_GOALS_
**1.** In the vCenter seat partition post, write out the passage from "For reference and" to "the following way." again, putting "vCSA" in place of "vCenter" each time it occurs.
**2.** Carry the post on the full vCenter seat partition forward, picking up right after its last sentence.

_SOURCE TEXT_
Brian Knutsson in Tips and TricksvSphere

10fb does not support flow control autoneg

Issue with nic driver on HPE servers after updating HPE drivers on ESXi 6.5 and 6.7

What happened

I ran into an issue the other day with a vCenter Server Appliance filling up one of its partitions. The partition that was filling up was the /storage/seat partition. This partition holds the postgres SQL database, so the vCenter server was in trouble.

After some digging around I realized that the root cause was a new event error from all ESXi hosts, that was coming at a rapid pace. The errors had started during the last driver and base updates, and only the HPE servers was affected.

Troubleshooting

If your seat partition is filling up, you can check what is causing the problem using your vCenter Management interface. It is located at https://yourserver:5480

Here you can clearly see that the Events are the main occupant of space in the seat partition.

If it is not obvious what is causing the events size to grow like this, you can log in to the vCenter appliance and check the top 10 events in the database.

# Connect to vCenter using ssh

# Enable the shell
shell.set --enabled true

# Start the postgres manager
cd /opt/vmware/vpostgres/current/bin
./psql -d VCDB -U postgres

# Query your database (This is for 6.5)
SELECT COUNT(EVENT_ID) AS NUMEVENTS, EVENT_TYPE, USERNAME FROM VPXV_EVENT_ALL GROUP BY EVENT_TYPE, USERNAME ORDER BY NUMEVENTS DESC LIMIT 10;

For reference and other versions of vCenter you can check out this VMware KB: https://kb.vmware.com/s/article/2119809

Quick FIX

There are both quick fixes and solutions to this issue. If your vCenter service is down, you can get it back up quickly by just expanding the disk, and restarting vCenter.

The steps you need to perform is first to expand the vmdk in your appliance. You do not need to shutdown the VM to do this, but you cannot have any snapshots during this operation. That reminds me. Be sure to have a backup. This is not what I would consider a high risk operations, but if is definitely done at your own risk, so cover you back.

You seat partition will normally be Hard disk 8, but check just to make sure. You can check in the following way.

# Connect to vCenter using ssh

# Enable the shell
shell.set --enabled true

# Run command to check disk sizes
df -h

# Run command to check disk number
pvs

Using the command df -h you can check the Size of the disk and compare it to the size shown in vSphere Web Client when expanding you disk. The seat disks normal initial size is 10 GB.

The pvs command will show you the disk and lvm correlation. The disk are numbered /dev/sd[number]. a=1, b=2, c=3 and so on. So h would be 8.

Now you just have to increase the disk size on the vCSA VM, like you would normally do on any VM. After the expansion you can take a snapshot for added safety. WARNING: In case you increased the size of the wrong disk. DO NOT TRY TO DECREASE THE DISK SIZE AGAIN. It will most likely not end well for you.

You now have to increase the partition size. VMware made a script to handle this operation. It will check all the partitions and expand them if the disks has been made larger.

Data records
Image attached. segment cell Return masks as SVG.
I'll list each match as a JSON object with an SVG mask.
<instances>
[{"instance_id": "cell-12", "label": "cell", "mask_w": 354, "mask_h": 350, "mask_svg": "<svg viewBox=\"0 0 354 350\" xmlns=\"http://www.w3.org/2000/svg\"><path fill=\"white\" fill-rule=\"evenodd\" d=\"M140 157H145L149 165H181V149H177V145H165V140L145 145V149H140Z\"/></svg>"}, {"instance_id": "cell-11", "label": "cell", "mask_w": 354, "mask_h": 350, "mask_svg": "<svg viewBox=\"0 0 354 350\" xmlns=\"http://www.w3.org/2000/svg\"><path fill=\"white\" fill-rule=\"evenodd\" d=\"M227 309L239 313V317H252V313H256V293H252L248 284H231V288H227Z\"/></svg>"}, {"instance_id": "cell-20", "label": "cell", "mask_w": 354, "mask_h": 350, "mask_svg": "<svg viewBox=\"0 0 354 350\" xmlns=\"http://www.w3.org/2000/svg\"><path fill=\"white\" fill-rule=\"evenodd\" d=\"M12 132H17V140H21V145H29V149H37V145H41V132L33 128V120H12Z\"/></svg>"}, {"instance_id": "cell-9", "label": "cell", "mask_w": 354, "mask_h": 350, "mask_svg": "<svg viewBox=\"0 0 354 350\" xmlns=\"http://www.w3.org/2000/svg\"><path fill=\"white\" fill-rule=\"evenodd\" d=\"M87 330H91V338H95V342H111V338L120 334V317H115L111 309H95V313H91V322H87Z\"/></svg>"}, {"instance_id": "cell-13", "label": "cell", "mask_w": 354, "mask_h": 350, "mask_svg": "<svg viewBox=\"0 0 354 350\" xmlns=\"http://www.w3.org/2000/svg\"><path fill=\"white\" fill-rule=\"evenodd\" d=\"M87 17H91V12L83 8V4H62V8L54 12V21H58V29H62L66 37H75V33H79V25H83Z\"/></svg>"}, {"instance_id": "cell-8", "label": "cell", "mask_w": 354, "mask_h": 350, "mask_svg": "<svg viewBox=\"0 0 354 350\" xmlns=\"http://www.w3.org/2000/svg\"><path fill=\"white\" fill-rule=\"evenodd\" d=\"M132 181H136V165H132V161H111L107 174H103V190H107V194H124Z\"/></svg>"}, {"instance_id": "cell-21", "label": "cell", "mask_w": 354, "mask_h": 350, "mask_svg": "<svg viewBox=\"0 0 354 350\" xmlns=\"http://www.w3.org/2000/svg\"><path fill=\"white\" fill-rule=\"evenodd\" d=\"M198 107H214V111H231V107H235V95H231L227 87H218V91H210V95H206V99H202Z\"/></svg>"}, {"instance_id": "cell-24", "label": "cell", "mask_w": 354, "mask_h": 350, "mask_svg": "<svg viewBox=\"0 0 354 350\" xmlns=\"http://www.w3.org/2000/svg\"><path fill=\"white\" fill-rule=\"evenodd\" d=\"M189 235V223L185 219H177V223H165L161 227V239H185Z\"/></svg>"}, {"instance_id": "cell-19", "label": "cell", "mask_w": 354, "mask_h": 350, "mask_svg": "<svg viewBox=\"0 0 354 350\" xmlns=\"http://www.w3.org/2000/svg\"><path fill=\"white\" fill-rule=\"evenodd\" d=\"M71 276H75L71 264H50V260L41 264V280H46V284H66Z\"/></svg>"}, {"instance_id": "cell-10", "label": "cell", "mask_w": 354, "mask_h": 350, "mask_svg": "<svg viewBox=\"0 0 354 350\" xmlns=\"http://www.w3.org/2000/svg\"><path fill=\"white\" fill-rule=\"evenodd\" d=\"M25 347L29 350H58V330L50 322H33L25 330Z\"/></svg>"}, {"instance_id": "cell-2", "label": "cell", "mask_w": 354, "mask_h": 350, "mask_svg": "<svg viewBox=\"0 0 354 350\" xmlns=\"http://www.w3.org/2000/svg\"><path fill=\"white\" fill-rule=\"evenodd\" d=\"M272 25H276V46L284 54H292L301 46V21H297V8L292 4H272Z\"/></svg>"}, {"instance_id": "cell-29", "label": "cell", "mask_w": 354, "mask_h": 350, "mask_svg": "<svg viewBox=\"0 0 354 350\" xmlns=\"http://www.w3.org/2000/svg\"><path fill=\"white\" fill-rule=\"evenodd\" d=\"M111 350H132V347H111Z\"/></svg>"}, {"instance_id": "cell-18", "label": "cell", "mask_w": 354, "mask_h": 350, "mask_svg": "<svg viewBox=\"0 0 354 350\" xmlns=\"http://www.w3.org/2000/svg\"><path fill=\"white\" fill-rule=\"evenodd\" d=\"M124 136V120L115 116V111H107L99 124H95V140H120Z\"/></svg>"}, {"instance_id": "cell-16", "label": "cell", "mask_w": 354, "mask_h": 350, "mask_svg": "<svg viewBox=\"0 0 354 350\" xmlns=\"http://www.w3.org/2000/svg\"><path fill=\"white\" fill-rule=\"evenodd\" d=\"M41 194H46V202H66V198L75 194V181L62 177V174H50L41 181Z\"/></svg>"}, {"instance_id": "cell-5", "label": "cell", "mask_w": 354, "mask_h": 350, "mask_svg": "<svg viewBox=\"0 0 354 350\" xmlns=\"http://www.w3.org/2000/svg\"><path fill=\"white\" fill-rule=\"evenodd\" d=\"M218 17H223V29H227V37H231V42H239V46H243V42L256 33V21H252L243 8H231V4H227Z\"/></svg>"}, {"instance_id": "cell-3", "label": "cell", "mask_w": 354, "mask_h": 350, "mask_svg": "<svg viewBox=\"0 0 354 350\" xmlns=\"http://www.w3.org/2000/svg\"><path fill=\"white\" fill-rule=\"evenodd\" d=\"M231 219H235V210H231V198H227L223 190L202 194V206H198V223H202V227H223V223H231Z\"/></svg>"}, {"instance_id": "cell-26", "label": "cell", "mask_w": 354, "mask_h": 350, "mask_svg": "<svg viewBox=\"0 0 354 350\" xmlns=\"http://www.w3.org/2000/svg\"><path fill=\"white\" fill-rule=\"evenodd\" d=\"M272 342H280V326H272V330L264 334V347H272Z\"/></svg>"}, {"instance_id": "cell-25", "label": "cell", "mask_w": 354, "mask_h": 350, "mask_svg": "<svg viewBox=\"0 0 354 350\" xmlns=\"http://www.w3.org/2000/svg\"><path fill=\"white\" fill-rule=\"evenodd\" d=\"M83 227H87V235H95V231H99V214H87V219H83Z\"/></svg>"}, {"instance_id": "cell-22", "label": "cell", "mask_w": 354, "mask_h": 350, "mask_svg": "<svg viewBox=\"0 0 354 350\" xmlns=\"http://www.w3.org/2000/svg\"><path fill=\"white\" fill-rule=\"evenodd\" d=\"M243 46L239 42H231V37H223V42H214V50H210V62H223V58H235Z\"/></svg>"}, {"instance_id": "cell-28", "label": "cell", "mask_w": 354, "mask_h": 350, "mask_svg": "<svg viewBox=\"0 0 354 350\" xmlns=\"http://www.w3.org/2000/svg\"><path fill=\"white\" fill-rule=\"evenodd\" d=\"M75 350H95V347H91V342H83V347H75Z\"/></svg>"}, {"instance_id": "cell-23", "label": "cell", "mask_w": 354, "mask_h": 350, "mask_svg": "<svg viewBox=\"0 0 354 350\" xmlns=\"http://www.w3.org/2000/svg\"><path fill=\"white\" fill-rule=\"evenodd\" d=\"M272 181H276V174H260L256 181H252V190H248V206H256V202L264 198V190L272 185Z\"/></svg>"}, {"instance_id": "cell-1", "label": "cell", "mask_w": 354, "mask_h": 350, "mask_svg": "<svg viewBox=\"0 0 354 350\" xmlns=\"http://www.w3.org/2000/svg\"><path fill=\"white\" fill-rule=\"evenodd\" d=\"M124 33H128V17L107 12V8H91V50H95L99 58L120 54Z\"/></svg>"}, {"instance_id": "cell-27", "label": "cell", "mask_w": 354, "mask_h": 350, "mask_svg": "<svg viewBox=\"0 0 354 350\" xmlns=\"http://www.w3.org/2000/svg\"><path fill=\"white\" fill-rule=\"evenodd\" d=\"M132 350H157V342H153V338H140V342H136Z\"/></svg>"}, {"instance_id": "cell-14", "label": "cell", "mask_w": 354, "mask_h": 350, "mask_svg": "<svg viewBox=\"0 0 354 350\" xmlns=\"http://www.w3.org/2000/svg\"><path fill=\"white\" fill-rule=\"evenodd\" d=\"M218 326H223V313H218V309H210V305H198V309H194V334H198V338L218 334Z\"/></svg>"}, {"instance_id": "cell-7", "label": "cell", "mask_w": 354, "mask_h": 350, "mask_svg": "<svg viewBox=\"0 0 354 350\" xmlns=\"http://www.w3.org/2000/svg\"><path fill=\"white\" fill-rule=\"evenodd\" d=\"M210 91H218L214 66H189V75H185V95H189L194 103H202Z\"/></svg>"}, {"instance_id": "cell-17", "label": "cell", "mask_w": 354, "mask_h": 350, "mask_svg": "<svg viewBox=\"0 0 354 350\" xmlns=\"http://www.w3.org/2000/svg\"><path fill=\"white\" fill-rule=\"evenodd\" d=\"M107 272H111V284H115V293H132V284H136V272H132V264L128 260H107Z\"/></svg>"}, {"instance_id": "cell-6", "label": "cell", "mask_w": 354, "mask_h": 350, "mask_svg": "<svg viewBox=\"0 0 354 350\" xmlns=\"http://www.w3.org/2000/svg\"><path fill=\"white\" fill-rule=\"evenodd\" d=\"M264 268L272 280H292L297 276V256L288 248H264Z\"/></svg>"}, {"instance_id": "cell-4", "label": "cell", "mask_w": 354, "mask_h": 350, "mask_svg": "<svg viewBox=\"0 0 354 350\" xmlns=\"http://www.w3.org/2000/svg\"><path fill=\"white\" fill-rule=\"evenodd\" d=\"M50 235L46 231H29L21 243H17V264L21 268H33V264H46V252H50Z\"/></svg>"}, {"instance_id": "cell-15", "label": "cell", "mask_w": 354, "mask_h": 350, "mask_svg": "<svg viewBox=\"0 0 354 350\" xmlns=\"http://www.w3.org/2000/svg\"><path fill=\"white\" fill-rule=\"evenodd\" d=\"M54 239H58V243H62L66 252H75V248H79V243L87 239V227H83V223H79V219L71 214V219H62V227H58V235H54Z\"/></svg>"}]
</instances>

_EXERCISE RESPONSES_
**1.**
For reference and other versions of vCSA you can check out this VMware KB: https://kb.vmware.com/s/article/2119809

Quick FIX

There are both quick fixes and solutions to this issue. If your vCSA service is down, you can get it back up quickly by just expanding the disk, and restarting vCSA.

The steps you need to perform is first to expand the vmdk in your appliance. You do not need to shutdown the VM to do this, but you cannot have any snapshots during this operation. That reminds me. Be sure to have a backup. This is not what I would consider a high risk operations, but if is definitely done at your own risk, so cover you back.

You seat partition will normally be Hard disk 8, but check just to make sure. You can check in the following way.

**2.**
# vCenter 6.5 Process

# Connect to vCenter using ssh

# Enable the shell
shell.set --enabled true

# Run command to expand your partition
/usr/lib/applmgmt/support/scripts/lvm_cfg.sh storage lvm autogrow

# You can inspect the result with the df commmand
df -h

# vCenter 6.7 Process

# Connect to vCenter using SSH

# Run command to expand your partition
com.vmware.appliance.version1.system.storage.resize

# Enable the shell
shell.set --enabled true

# You can inspect the result with the df commmand
df -h

More information can be found in this VMware kb: https://kb.vmware.com/s/article/2145603

If for some reason you are unable to fix the issued right now by using the next steps, you can prohibit vCenter events from growing quite so much by settings vCenter so that it does not keep events as long. The normal event retention is 30 days, but I recommend settings this to at least 180 days for audit reasons. Right now we will be setting it to 7 days. Beware that you will lose all events older than 7 days. You do not need to do this if you are able to fix the issue right away, only if you need to keep it running for a while with this error.

To set the retention you have to go to you vSphere Web Client.

Go to Hosts and Clusters view.
Select you vCenter in the top left tree.
Go to Configure tab
Select General section
Click Edit
Select Database section
Set Event retention (days) to 7
Click OK
Set Task retention (days) to 7
Make sure that Event cleanup is enabled.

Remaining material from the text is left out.